### [Written task]
Return each line below that contains the string "bounding", copying it in full.

━━━━━━━━

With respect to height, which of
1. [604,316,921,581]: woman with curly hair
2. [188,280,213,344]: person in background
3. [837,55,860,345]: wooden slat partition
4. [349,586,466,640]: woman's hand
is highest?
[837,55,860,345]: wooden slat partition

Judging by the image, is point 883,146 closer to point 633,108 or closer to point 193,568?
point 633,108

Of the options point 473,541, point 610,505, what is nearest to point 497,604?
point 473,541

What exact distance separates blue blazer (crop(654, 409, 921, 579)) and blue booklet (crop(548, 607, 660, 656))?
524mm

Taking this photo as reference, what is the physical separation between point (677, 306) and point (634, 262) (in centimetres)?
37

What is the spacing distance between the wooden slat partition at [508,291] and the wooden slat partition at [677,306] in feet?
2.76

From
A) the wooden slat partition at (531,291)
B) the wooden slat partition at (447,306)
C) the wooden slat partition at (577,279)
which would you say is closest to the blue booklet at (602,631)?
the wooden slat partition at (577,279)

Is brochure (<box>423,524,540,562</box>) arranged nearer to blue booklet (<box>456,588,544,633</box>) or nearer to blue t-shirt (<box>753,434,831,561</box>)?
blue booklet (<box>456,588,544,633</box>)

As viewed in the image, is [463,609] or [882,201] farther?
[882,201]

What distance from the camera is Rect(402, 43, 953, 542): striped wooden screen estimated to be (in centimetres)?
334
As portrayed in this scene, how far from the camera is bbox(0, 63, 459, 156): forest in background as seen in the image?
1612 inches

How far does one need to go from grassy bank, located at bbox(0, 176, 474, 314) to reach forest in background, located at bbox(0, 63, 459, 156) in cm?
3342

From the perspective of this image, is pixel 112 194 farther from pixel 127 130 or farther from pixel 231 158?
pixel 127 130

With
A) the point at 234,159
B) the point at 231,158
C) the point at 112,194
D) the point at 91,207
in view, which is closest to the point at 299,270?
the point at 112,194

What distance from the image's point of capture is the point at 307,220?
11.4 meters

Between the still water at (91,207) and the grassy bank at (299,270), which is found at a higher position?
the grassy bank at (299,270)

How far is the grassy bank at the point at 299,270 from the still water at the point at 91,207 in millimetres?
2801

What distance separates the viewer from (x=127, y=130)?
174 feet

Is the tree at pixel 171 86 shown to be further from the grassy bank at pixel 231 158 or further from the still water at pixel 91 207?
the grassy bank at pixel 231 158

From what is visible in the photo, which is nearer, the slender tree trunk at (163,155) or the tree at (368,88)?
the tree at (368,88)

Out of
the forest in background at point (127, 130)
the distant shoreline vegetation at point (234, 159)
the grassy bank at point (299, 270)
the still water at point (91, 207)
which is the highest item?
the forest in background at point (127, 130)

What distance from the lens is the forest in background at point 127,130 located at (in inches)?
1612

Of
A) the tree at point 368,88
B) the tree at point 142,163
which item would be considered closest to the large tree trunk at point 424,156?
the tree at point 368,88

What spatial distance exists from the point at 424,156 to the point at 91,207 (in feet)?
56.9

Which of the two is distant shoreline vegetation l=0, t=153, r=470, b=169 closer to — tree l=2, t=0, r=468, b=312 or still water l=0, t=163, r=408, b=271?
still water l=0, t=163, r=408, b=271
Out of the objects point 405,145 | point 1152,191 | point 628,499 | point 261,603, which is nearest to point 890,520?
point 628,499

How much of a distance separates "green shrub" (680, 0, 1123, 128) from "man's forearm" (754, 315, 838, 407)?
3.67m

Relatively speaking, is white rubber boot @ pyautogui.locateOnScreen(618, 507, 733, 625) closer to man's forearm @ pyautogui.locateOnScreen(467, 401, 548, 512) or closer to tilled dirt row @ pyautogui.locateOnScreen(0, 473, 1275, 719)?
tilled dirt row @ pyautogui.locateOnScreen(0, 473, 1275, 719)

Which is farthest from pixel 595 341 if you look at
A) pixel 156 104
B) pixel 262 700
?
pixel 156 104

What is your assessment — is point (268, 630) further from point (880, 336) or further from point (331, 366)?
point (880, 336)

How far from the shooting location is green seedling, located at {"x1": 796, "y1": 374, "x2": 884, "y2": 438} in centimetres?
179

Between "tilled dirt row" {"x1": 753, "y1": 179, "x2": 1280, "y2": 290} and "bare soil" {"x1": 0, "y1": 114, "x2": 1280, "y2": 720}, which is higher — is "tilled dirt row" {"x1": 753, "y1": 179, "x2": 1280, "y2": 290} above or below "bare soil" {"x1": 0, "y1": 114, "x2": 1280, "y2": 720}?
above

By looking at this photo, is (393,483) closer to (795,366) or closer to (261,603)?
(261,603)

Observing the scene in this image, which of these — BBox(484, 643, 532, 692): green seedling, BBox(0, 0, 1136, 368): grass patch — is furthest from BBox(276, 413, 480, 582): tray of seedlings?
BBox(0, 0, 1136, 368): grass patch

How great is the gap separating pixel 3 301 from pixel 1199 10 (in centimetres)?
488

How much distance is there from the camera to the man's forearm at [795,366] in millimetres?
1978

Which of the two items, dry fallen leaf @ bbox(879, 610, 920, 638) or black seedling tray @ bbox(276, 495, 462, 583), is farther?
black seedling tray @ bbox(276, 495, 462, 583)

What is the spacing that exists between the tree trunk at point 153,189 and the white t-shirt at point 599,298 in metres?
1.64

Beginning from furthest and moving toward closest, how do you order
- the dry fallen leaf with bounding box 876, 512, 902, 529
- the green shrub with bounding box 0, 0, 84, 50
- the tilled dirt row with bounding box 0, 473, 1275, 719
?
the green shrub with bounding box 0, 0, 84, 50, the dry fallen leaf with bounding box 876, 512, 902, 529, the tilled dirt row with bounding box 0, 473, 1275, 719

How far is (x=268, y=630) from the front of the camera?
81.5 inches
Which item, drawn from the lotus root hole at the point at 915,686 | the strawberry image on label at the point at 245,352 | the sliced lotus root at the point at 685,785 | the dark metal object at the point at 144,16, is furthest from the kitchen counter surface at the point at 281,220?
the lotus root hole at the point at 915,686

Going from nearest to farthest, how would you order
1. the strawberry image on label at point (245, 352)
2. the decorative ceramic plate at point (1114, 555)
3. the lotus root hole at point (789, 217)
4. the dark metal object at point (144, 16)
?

━━━━━━━━

### [Result for this task]
- the dry fallen leaf with bounding box 876, 512, 902, 529
- the green shrub with bounding box 0, 0, 84, 50
- the tilled dirt row with bounding box 0, 473, 1275, 719
the green shrub with bounding box 0, 0, 84, 50, the dry fallen leaf with bounding box 876, 512, 902, 529, the tilled dirt row with bounding box 0, 473, 1275, 719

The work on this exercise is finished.